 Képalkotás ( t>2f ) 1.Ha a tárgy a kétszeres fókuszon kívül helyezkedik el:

--

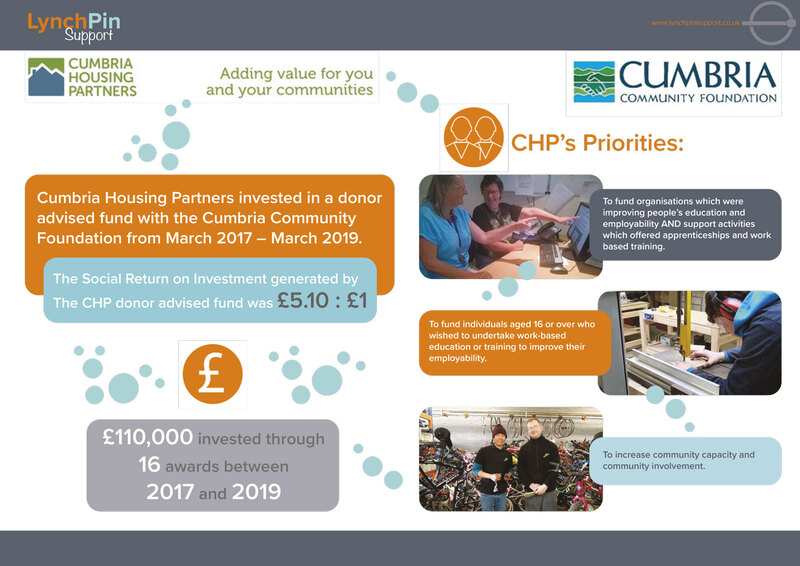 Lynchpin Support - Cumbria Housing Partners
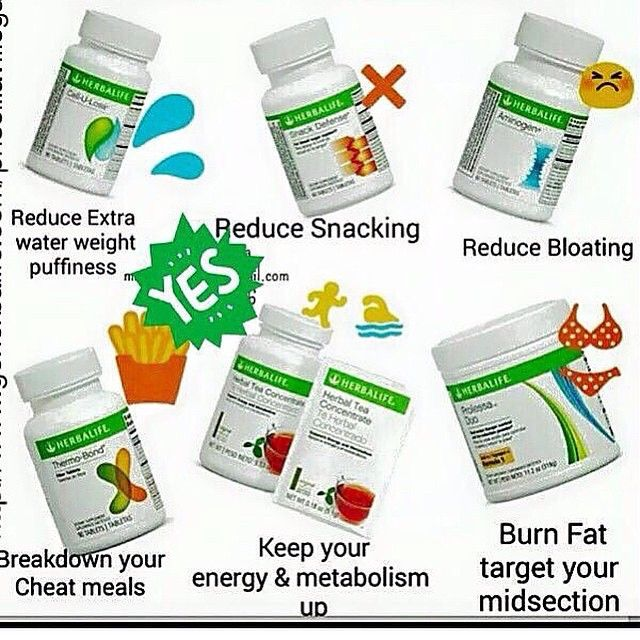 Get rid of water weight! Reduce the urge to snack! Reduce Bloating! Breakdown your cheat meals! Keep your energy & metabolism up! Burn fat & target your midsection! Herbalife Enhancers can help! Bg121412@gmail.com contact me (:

* * *

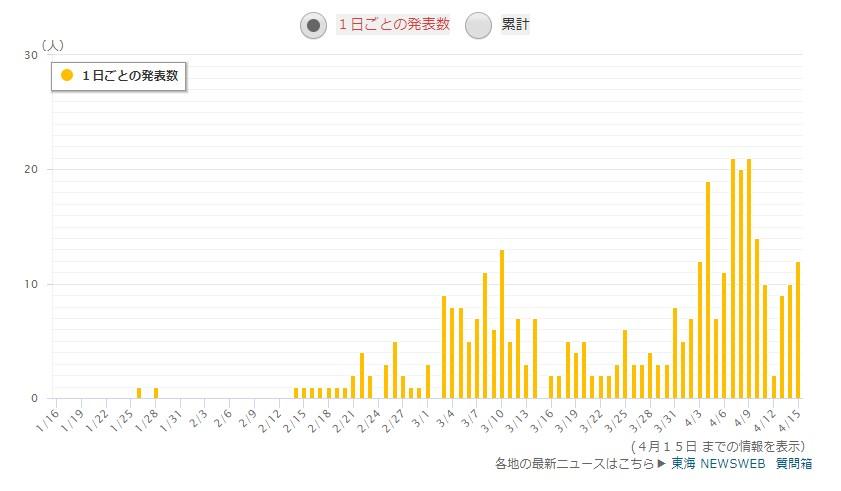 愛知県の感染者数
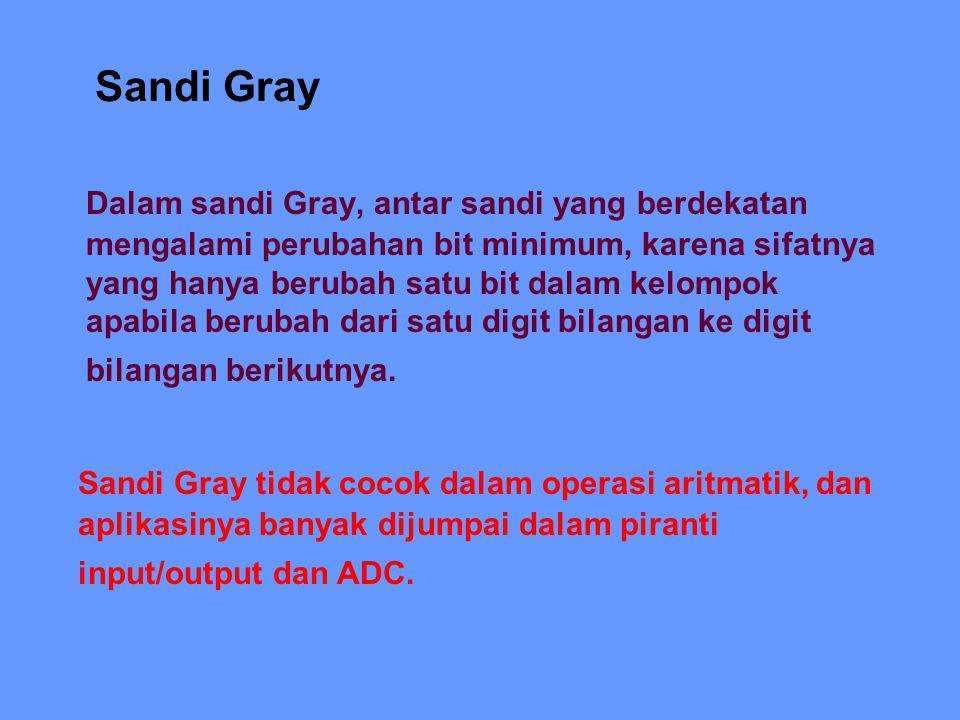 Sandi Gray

## TO DO:
Output only the lines above from the line that holds "Lynchpin Support - Cumbria Housing Partners" through the line that holds "Get rid of water", both ends included, and exclude pictures.

## OUTPUT:
 Lynchpin Support - Cumbria Housing Partners
 Get rid of water weight! Reduce the urge to snack! Reduce Bloating! Breakdown your cheat meals! Keep your energy & metabolism up! Burn fat & target your midsection! Herbalife Enhancers can help! Bg121412@gmail.com contact me (:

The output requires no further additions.